Nel corso di una sua intervista esclusiva, Slash ha avuto modo di parlare di quali siano state le sue sensazioni, provate in sede di registrazione, nel collaborare con Michael Jackson, una delle icone artistiche più celebri di sempre. Il chitarrista dei Guns N’ Roses, in effetti, ha parlato soprattutto di quali fossero gli atteggiamenti e quali le inquietudini di Michael Jackson quando non suonava.
Le dichiarazioni di Slash sulla sua collaborazione con Michael Jackson
Collaborare con Michael Jackson è stato, per Slash, un onore grandissimo che il chitarrista ha voluto sottolineare all’interno di una sua intervista per Kerrang!. Seguono le sue parole a proposito, rilasciate anche a proposito del clima surreale che è venuto a crearsi in sede di registrazione:
“C’è stata una telefonata del mio manager che ha detto, ‘Michael sta cercando di mettersi in contatto con te’, ed io ho pensato, ‘Wow!’. Quindi l’ho richiamato e voleva che suonassi su “Dangerous”. Abbiamo preso un appuntamento e sono andato al Record Plant di Hollywood e lui era lì con Brooke Shields.
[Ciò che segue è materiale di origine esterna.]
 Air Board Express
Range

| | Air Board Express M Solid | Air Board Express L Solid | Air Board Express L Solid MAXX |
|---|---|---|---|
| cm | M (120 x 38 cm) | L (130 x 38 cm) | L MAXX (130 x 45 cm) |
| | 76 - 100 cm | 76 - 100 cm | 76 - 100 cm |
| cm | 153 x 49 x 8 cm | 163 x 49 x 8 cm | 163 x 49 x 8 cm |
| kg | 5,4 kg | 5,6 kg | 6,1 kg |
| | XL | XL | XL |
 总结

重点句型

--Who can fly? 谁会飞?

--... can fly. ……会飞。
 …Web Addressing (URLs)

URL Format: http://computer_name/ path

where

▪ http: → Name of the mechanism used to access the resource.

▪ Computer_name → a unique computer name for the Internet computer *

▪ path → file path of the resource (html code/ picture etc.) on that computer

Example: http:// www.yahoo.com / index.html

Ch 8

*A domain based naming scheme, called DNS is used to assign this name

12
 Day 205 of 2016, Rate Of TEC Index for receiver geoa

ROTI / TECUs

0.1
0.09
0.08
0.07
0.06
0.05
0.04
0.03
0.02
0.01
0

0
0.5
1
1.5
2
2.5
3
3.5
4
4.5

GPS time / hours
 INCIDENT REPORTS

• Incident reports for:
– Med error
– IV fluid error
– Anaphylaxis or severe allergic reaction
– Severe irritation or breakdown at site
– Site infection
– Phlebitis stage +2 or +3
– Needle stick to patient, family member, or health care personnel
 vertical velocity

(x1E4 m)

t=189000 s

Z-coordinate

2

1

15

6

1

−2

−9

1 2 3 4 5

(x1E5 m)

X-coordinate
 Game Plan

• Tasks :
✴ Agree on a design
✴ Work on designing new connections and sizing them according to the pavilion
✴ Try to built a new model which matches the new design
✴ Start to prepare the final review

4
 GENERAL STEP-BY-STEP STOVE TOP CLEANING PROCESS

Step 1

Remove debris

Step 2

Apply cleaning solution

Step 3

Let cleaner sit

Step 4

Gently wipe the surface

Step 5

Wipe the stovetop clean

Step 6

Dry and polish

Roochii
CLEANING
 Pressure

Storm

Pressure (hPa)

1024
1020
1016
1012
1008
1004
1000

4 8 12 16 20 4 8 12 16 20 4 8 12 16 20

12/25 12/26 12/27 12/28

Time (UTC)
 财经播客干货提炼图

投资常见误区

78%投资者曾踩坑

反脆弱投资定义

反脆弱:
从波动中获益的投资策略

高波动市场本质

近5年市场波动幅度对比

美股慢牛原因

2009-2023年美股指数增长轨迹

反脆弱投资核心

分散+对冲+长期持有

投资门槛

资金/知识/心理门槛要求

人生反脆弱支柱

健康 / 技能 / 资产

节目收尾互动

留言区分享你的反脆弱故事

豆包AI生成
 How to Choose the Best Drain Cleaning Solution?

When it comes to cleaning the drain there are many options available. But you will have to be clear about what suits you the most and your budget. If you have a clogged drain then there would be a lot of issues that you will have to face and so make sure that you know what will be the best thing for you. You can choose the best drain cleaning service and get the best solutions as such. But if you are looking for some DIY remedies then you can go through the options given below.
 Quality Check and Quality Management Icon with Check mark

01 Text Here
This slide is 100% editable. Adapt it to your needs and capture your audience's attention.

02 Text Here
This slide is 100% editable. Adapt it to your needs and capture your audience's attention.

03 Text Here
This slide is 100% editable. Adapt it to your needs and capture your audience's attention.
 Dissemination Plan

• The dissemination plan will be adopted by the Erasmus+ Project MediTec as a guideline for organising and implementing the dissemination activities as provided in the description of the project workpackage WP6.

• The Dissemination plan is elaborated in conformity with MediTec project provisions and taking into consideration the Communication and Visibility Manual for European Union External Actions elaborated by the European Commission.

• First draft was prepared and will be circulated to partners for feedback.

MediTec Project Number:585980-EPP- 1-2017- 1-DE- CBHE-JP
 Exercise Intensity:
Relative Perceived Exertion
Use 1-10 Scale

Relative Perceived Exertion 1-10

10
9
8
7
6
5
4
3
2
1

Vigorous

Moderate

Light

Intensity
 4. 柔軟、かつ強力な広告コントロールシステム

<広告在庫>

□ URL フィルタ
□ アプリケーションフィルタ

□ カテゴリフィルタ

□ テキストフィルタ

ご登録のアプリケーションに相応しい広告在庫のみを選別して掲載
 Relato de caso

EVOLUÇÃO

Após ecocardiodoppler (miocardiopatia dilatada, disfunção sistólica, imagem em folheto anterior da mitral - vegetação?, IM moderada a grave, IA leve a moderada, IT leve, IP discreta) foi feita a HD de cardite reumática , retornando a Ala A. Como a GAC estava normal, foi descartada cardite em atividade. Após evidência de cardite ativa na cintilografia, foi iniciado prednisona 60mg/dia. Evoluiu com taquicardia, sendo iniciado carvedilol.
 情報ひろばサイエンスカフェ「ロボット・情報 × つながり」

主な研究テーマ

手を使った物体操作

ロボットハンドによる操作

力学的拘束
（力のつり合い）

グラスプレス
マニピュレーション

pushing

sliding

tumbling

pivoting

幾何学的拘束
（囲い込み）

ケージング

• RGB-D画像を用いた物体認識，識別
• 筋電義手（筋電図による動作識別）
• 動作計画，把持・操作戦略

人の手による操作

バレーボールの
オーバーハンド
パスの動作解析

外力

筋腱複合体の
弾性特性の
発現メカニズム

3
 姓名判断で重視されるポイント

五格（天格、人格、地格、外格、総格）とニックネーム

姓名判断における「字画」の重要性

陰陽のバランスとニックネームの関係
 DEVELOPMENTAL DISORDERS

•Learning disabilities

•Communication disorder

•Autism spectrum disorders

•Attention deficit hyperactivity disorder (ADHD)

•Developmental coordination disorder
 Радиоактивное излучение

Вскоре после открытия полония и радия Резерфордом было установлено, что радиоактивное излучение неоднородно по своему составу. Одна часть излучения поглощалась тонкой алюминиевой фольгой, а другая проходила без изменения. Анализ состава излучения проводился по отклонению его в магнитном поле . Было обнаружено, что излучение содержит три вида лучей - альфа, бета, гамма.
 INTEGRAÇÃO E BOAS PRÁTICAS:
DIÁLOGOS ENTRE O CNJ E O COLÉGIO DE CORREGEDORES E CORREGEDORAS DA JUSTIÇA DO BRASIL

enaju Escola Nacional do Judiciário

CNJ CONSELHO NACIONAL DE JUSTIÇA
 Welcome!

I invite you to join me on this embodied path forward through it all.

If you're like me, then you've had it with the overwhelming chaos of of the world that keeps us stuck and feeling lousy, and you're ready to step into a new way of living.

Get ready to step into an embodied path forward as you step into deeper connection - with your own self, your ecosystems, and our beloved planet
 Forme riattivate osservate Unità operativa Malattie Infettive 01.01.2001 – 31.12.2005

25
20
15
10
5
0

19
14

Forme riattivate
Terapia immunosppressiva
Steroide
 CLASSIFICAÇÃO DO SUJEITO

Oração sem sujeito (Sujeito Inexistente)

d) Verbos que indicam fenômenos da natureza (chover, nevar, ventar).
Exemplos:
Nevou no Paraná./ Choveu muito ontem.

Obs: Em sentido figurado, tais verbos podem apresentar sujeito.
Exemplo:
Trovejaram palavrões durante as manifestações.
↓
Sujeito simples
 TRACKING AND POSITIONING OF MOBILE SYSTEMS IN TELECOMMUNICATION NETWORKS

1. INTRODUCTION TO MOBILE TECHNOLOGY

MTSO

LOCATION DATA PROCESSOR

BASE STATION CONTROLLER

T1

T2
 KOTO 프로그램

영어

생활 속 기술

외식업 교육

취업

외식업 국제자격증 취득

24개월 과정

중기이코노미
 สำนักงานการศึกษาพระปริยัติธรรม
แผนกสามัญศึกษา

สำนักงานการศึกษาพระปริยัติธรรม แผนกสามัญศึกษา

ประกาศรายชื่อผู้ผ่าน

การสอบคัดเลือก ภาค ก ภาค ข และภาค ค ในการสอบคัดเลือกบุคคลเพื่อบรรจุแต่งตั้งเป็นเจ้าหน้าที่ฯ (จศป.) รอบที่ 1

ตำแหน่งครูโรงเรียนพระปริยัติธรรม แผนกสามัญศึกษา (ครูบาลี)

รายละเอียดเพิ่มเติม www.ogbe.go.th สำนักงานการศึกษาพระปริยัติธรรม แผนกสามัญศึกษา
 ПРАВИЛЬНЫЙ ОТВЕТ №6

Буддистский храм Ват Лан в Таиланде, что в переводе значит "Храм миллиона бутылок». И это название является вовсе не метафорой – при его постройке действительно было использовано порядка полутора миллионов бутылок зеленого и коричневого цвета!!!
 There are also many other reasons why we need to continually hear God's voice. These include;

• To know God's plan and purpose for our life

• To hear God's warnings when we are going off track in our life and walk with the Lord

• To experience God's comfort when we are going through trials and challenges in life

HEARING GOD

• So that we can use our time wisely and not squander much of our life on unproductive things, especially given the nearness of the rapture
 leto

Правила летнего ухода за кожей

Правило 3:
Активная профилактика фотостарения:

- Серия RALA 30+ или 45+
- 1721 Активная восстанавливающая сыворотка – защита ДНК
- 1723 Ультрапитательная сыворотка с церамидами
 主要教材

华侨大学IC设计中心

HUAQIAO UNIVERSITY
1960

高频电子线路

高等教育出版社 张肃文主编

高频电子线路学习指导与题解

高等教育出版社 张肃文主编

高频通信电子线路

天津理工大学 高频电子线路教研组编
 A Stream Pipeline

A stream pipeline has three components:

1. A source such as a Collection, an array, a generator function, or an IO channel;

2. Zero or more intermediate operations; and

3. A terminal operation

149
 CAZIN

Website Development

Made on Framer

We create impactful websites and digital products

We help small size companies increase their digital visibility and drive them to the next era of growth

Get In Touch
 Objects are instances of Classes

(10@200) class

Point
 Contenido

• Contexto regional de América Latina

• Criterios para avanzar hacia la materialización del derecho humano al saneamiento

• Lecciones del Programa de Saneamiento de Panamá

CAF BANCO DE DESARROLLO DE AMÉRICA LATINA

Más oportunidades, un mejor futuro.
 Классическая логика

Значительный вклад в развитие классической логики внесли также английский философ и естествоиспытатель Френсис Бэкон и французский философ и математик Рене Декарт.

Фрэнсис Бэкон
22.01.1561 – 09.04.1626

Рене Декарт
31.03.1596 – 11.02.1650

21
E’ stato molto surreale. Si trattava di due persone con cui sono cresciuto, in un certo senso. Quindi siamo usciti per due minuti, loro sono andati a cena e mi hanno lasciato con questa canzone. Ho fatto il mio lavoro, poi ha continuato a chiedermi se mi sarebbe piaciuto fare questo e quello. Ho fatto alcuni show qua e là ed è stato divertente perché lui era un vero professionista ed era un tale cazzo di talento. Quella era la cosa principale: era straordinariamente musicalmente fluido”.
Michael Jackson e il suo carattere quando non suonava
Nel corso della stessa intervista, Slash ha avuto modo di parlare anche ci quale fosse il comportamento di Michael Jackson lontano dal palco; in altre parole, il chitarrista ha parlato di tutte quelle inquietudini che hanno riguardato il King del Pop e a cui ha avuto modo di rapportarsi.
Queste le sue parole: “Quando non lavorava o non era in produzione o altro, era allora che si vedeva che era un po’ in balia del proprio successo. Tutte le persone che aveva intorno a sé, gli yes men, si capiva che sapeva che il 90% di loro era pieno di merda. Mi sentivo dispiaciuto per lui in quel senso. Ho fatto un paio di concerti con Michael a Tokyo e ho visto come funzionava tutta questa fottutissima roba del cazzo, e lui era al centro di tutto. L’unica volta in cui ho sentito davvero che stesse bene era quando stava effettivamente sul palco. Subito dopo, i Guns arrivarono in città e facemmo i nostri spettacoli e il nostro successo era enorme, ma non travolgente come quello di Michael. Era una luce interessante, guardando le due cose si faceva attenzione a ciò che si desiderava”.